**ROWS:**
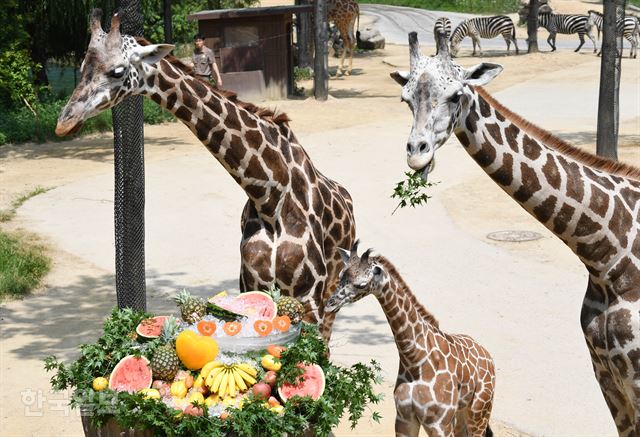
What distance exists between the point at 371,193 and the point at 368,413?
8689mm

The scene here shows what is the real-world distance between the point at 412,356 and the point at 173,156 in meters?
14.4

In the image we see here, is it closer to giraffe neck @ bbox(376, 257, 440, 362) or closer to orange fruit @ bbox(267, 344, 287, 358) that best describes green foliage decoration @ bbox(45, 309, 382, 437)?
orange fruit @ bbox(267, 344, 287, 358)

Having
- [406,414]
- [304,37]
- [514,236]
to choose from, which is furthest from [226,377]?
[304,37]

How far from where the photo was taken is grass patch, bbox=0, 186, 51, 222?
16.8 meters

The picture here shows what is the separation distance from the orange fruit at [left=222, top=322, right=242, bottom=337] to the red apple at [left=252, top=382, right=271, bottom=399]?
0.45 m

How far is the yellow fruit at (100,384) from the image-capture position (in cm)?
635

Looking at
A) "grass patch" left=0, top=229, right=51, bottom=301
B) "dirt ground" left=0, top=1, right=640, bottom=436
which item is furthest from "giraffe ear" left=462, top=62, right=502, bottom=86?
"grass patch" left=0, top=229, right=51, bottom=301

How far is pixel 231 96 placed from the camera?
8148 mm

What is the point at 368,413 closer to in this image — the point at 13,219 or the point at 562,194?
the point at 562,194

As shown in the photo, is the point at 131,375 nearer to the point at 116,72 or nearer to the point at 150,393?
the point at 150,393

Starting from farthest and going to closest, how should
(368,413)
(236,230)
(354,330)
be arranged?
(236,230) < (354,330) < (368,413)

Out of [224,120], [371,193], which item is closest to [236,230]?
[371,193]

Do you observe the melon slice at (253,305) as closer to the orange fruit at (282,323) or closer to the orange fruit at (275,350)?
the orange fruit at (282,323)

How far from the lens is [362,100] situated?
94.1ft
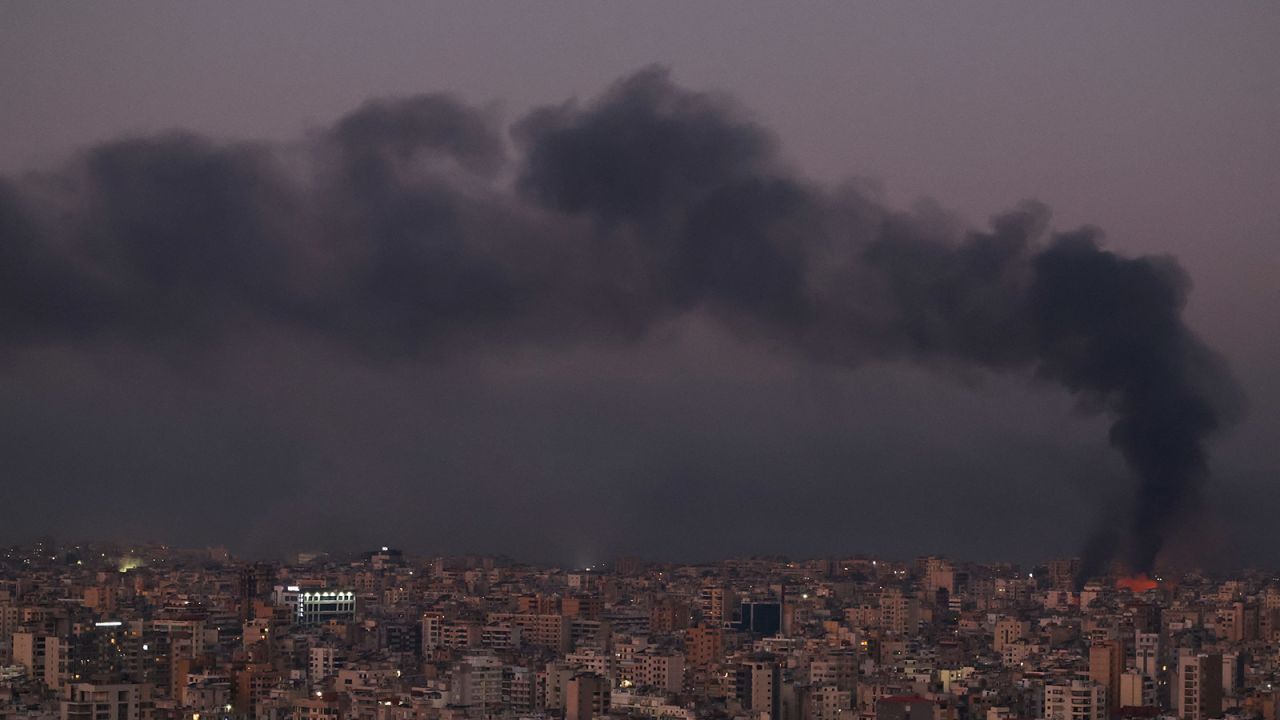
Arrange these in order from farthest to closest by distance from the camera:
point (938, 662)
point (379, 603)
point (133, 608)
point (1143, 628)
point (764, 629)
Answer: point (379, 603), point (764, 629), point (133, 608), point (1143, 628), point (938, 662)

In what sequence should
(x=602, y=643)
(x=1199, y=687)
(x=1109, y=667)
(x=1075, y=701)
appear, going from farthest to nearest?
(x=602, y=643) < (x=1109, y=667) < (x=1199, y=687) < (x=1075, y=701)

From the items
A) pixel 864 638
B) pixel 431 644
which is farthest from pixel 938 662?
pixel 431 644

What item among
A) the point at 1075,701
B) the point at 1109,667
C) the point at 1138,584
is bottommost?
the point at 1075,701

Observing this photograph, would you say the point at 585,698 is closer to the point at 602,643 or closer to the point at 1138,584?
the point at 602,643

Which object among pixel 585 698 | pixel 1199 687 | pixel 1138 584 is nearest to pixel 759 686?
pixel 585 698

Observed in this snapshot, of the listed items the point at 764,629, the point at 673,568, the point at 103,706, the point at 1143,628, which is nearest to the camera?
the point at 103,706

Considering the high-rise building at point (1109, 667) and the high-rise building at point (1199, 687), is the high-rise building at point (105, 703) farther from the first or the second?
the high-rise building at point (1199, 687)

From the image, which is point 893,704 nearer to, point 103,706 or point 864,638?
point 103,706
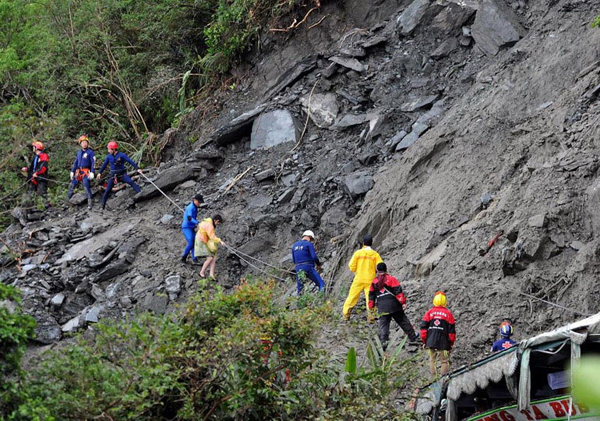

**TASK REQUIREMENTS:**
Convert all of the material above into a JSON list of strings with one string per line, skipping blank lines. Leave out the picture lines.

**OUTPUT FOR THIS EXERCISE:**
[
  "What distance exists between the point at 371,193 and the point at 368,413?",
  "8689mm",
  "The scene here shows what is the real-world distance between the point at 412,356 and the point at 173,156 in meters?",
  "14.4",
  "In the image we see here, is it closer to giraffe neck @ bbox(376, 257, 440, 362) or closer to orange fruit @ bbox(267, 344, 287, 358) that best describes green foliage decoration @ bbox(45, 309, 382, 437)?",
  "orange fruit @ bbox(267, 344, 287, 358)",
  "Having",
  "- [406,414]",
  "- [304,37]",
  "- [514,236]",
  "to choose from, which is furthest from [226,377]?",
  "[304,37]",
  "How far from where the photo was taken is grass patch, bbox=0, 186, 51, 222?",
  "16.8 meters",
  "The picture here shows what is the separation distance from the orange fruit at [left=222, top=322, right=242, bottom=337] to the red apple at [left=252, top=382, right=271, bottom=399]?",
  "0.45 m",
  "How far is the yellow fruit at (100,384) from the image-capture position (in cm)?",
  "635",
  "Looking at",
  "A) \"grass patch\" left=0, top=229, right=51, bottom=301",
  "B) \"dirt ground\" left=0, top=1, right=640, bottom=436",
  "which item is furthest from \"giraffe ear\" left=462, top=62, right=502, bottom=86?",
  "\"grass patch\" left=0, top=229, right=51, bottom=301",
  "How far is pixel 231 96 placed from the camera?",
  "8148 mm",
  "What is the point at 368,413 closer to in this image — the point at 13,219 or the point at 562,194?",
  "the point at 562,194",
  "As shown in the photo, is the point at 131,375 nearer to the point at 116,72 or nearer to the point at 150,393?",
  "the point at 150,393",
  "Starting from farthest and going to closest, how should",
  "(368,413)",
  "(236,230)",
  "(354,330)",
  "be arranged?",
  "(236,230) < (354,330) < (368,413)",
  "Out of [224,120], [371,193], which item is closest to [236,230]?",
  "[371,193]",
  "Do you observe the melon slice at (253,305) as closer to the orange fruit at (282,323) or closer to the orange fruit at (275,350)?",
  "the orange fruit at (282,323)",
  "How far from the lens is [362,100] situated?",
  "94.1ft",
  "Arrange these in order from farthest to closest by distance from the camera:",
  "point (938, 662)",
  "point (379, 603)",
  "point (133, 608)",
  "point (1143, 628)",
  "point (764, 629)",
  "Answer: point (379, 603), point (764, 629), point (133, 608), point (1143, 628), point (938, 662)",
  "In what sequence should",
  "(x=602, y=643)",
  "(x=1199, y=687)",
  "(x=1109, y=667)",
  "(x=1075, y=701)",
  "appear, going from farthest to nearest?",
  "(x=602, y=643) < (x=1109, y=667) < (x=1199, y=687) < (x=1075, y=701)",
  "From the items",
  "A) pixel 864 638",
  "B) pixel 431 644",
  "which is farthest from pixel 938 662?",
  "pixel 431 644",
  "What item among",
  "A) the point at 1075,701",
  "B) the point at 1109,667",
  "C) the point at 1138,584",
  "is bottommost?",
  "the point at 1075,701",
  "Observing this photograph, would you say the point at 585,698 is closer to the point at 602,643 or closer to the point at 1138,584?",
  "the point at 602,643",
  "Which object among pixel 585 698 | pixel 1199 687 | pixel 1138 584 is nearest to pixel 759 686?",
  "pixel 585 698",
  "Observed in this snapshot, of the listed items the point at 764,629, the point at 673,568, the point at 103,706, the point at 1143,628, which is nearest to the camera?",
  "the point at 103,706",
  "Considering the high-rise building at point (1109, 667) and the high-rise building at point (1199, 687), is the high-rise building at point (105, 703) farther from the first or the second?",
  "the high-rise building at point (1199, 687)",
  "From the image, which is point 893,704 nearer to, point 103,706 or point 864,638?",
  "point 103,706"
]